Stored items from a collection:

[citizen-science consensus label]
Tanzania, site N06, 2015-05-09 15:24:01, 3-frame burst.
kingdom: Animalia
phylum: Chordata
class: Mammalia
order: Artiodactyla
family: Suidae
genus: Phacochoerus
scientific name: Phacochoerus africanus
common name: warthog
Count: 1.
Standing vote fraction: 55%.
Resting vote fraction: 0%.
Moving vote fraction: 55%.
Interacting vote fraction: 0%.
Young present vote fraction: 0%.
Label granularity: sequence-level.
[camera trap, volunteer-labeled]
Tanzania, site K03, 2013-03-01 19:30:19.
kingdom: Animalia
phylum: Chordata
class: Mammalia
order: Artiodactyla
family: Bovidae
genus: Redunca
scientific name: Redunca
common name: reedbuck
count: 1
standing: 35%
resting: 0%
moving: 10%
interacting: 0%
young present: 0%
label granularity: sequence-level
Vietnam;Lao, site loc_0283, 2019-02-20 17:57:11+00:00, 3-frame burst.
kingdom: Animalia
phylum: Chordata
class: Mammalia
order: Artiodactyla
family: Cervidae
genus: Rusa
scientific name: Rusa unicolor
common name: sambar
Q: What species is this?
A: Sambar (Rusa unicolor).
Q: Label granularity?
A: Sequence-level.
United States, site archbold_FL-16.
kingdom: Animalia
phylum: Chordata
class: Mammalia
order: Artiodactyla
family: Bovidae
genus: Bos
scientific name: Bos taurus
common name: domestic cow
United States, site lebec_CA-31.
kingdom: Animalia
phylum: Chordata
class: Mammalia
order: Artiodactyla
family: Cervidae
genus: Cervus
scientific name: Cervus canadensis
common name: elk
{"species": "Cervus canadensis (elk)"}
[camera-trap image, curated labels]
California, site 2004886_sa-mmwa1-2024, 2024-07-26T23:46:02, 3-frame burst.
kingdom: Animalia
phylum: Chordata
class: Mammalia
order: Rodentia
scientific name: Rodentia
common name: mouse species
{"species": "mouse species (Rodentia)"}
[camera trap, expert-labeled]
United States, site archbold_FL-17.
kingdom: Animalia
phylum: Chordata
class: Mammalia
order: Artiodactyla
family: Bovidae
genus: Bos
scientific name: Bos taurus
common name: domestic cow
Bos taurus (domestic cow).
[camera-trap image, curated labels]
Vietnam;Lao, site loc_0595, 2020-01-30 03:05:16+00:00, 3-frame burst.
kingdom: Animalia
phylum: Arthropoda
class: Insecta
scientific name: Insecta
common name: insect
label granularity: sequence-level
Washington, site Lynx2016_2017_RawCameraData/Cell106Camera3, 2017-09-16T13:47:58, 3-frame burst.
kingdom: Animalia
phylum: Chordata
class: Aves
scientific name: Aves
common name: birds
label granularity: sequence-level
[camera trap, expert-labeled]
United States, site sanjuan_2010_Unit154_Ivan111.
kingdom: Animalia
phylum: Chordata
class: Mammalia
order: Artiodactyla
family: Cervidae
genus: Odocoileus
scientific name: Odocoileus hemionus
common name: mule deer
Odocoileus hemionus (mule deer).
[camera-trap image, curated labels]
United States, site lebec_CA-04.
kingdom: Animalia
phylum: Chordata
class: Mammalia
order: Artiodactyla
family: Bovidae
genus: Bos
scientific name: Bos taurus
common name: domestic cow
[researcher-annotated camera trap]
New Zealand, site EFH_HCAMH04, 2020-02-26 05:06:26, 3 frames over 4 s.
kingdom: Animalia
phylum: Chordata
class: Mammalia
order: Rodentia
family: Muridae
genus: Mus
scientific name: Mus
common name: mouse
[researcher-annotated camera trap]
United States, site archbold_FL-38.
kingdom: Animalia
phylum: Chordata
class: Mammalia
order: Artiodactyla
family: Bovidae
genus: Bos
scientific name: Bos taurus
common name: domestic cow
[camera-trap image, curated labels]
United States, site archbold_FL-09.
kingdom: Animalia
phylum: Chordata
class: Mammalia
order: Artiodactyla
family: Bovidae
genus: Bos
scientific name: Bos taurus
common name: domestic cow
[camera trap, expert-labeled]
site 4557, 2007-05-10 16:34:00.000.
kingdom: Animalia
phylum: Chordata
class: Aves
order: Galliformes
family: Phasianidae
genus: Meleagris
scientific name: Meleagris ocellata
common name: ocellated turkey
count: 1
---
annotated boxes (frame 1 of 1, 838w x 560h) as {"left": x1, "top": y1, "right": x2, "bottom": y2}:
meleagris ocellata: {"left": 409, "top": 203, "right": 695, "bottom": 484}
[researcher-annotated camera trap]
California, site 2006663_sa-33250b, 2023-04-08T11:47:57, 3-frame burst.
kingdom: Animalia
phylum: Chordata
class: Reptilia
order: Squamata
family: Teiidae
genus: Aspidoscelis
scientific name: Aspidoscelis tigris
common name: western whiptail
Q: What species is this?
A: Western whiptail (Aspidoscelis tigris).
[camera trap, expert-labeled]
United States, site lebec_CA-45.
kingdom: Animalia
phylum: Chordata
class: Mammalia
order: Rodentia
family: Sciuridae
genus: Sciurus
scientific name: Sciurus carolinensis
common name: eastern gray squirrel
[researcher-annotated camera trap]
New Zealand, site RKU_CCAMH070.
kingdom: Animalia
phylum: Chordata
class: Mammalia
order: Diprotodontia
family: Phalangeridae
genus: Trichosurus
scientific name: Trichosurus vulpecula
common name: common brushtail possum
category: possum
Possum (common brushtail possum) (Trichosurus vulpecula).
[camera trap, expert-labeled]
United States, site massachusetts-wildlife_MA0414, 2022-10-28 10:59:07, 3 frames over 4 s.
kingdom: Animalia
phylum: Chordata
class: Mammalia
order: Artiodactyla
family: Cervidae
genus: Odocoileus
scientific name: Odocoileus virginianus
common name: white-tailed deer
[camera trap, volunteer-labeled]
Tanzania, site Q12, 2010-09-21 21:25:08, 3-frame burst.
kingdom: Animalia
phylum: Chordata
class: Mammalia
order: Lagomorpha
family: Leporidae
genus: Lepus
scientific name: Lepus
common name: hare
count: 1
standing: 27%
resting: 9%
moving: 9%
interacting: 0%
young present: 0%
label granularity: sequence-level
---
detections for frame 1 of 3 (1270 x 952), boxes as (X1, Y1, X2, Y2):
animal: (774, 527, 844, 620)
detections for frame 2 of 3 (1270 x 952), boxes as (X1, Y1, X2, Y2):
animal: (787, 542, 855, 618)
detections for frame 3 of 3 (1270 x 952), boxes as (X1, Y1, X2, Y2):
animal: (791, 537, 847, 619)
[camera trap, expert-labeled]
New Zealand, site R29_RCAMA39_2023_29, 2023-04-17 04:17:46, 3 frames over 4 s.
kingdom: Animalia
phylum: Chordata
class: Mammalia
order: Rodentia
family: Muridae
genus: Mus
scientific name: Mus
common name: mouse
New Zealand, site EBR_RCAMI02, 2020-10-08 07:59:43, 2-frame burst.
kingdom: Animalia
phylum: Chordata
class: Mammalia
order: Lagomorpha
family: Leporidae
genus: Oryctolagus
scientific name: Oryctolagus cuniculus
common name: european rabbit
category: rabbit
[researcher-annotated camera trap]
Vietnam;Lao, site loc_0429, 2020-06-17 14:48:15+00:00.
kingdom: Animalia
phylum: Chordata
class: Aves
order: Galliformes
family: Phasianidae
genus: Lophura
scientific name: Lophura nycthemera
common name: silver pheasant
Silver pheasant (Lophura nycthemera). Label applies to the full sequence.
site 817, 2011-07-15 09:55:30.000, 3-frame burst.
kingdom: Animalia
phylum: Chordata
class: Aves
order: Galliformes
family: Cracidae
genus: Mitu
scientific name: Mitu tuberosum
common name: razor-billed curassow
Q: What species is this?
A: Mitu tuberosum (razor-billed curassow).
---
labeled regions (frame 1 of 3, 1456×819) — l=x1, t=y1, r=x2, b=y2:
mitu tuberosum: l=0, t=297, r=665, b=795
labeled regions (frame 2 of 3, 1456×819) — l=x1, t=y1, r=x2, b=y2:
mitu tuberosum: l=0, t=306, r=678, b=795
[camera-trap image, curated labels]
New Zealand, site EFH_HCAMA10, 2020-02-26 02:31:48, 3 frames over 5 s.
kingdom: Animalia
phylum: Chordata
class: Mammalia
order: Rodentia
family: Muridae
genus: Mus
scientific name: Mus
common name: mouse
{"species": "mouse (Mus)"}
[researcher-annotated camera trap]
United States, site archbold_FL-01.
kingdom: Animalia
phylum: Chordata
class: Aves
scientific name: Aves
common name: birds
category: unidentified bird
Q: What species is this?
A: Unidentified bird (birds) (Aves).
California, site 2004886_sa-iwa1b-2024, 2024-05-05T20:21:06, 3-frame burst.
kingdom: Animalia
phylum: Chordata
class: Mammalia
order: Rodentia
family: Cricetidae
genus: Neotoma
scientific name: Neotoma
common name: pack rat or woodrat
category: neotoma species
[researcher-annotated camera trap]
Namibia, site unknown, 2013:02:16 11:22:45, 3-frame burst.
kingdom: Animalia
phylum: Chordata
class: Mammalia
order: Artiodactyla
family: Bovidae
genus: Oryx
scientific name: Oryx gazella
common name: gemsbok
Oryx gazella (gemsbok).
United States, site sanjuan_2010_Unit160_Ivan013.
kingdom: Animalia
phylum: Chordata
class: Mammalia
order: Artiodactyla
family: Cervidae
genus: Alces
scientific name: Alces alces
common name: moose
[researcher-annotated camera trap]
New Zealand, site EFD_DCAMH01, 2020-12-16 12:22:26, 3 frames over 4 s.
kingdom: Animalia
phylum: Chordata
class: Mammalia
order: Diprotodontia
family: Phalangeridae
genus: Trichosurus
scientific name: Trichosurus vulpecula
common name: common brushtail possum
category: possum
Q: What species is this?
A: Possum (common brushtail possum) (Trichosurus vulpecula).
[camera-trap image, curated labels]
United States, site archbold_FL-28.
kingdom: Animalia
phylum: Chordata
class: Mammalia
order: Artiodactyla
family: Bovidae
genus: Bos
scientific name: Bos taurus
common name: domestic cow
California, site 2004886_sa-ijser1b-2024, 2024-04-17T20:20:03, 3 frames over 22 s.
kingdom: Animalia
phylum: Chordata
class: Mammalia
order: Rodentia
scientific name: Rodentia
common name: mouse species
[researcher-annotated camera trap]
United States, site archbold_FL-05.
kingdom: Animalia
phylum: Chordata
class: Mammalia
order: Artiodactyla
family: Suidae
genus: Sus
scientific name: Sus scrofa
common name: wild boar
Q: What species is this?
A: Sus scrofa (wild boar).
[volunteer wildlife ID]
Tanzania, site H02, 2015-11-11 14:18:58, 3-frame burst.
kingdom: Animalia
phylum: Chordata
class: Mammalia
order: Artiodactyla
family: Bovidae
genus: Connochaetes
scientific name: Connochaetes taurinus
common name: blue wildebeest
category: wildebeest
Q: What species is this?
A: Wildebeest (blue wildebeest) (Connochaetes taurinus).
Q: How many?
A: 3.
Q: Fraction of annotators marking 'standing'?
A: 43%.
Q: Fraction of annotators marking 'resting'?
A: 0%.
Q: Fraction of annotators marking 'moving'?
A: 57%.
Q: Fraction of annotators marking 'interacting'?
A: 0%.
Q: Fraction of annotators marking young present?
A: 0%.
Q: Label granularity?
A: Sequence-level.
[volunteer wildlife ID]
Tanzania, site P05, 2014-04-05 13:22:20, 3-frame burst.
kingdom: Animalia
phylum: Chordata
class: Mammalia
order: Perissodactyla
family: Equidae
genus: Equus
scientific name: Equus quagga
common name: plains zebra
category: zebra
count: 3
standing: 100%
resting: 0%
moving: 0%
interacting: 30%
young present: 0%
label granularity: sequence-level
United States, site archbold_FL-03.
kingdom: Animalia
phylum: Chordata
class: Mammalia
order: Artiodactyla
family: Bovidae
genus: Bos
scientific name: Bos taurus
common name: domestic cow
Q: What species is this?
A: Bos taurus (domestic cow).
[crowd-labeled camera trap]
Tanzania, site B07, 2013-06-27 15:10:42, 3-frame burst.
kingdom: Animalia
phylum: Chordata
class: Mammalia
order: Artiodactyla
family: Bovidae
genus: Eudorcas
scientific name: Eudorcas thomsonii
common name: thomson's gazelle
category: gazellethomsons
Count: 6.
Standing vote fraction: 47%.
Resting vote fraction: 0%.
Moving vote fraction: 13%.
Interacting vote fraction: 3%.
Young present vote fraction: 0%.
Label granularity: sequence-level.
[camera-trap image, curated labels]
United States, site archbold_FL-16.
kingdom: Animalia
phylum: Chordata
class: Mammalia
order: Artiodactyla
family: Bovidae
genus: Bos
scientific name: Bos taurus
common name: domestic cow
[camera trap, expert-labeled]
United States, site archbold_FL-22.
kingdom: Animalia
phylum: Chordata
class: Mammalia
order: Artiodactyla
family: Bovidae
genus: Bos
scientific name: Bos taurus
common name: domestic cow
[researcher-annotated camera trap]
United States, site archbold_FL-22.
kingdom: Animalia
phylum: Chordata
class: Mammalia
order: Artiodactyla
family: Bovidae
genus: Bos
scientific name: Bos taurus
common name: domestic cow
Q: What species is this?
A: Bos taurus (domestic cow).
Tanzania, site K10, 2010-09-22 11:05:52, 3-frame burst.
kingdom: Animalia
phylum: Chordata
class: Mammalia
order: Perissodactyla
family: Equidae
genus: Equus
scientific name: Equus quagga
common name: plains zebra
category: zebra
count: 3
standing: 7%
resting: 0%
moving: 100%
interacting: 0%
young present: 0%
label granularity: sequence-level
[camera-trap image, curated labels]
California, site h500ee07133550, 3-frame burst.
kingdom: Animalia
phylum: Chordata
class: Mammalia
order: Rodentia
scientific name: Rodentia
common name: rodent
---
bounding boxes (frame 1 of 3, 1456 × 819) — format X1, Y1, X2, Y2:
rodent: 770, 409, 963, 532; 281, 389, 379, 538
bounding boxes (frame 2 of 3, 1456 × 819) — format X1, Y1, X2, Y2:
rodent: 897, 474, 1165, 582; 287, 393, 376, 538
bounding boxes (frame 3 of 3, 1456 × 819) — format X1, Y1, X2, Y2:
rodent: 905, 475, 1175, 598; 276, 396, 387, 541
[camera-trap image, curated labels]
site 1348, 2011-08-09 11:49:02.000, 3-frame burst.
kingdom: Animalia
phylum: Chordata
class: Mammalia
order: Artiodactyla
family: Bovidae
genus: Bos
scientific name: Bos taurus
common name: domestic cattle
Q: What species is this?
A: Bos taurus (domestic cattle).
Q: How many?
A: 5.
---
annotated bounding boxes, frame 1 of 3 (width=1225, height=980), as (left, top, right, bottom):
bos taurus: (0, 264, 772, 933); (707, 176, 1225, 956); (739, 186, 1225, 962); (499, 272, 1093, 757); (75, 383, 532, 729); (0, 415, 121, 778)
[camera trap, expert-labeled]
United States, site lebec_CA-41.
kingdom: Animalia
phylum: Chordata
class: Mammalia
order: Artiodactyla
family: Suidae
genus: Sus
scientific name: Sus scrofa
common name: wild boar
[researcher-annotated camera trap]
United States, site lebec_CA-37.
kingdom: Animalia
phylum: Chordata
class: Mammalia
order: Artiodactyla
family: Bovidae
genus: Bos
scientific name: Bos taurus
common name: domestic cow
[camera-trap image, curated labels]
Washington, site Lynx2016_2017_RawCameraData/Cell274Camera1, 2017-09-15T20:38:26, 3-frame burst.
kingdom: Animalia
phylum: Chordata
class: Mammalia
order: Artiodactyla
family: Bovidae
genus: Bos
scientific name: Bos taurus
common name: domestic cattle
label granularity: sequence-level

> _What needs to be done_
Nothing but the lines from the start of the data above through the line with "Tanzania, site K03, 2013-03-01 19:30:19." should appear in your answer, copied exactly.

> _Solution to this task_
[citizen-science consensus label]
Tanzania, site N06, 2015-05-09 15:24:01, 3-frame burst.
kingdom: Animalia
phylum: Chordata
class: Mammalia
order: Artiodactyla
family: Suidae
genus: Phacochoerus
scientific name: Phacochoerus africanus
common name: warthog
Count: 1.
Standing vote fraction: 55%.
Resting vote fraction: 0%.
Moving vote fraction: 55%.
Interacting vote fraction: 0%.
Young present vote fraction: 0%.
Label granularity: sequence-level.
[camera trap, volunteer-labeled]
Tanzania, site K03, 2013-03-01 19:30:19.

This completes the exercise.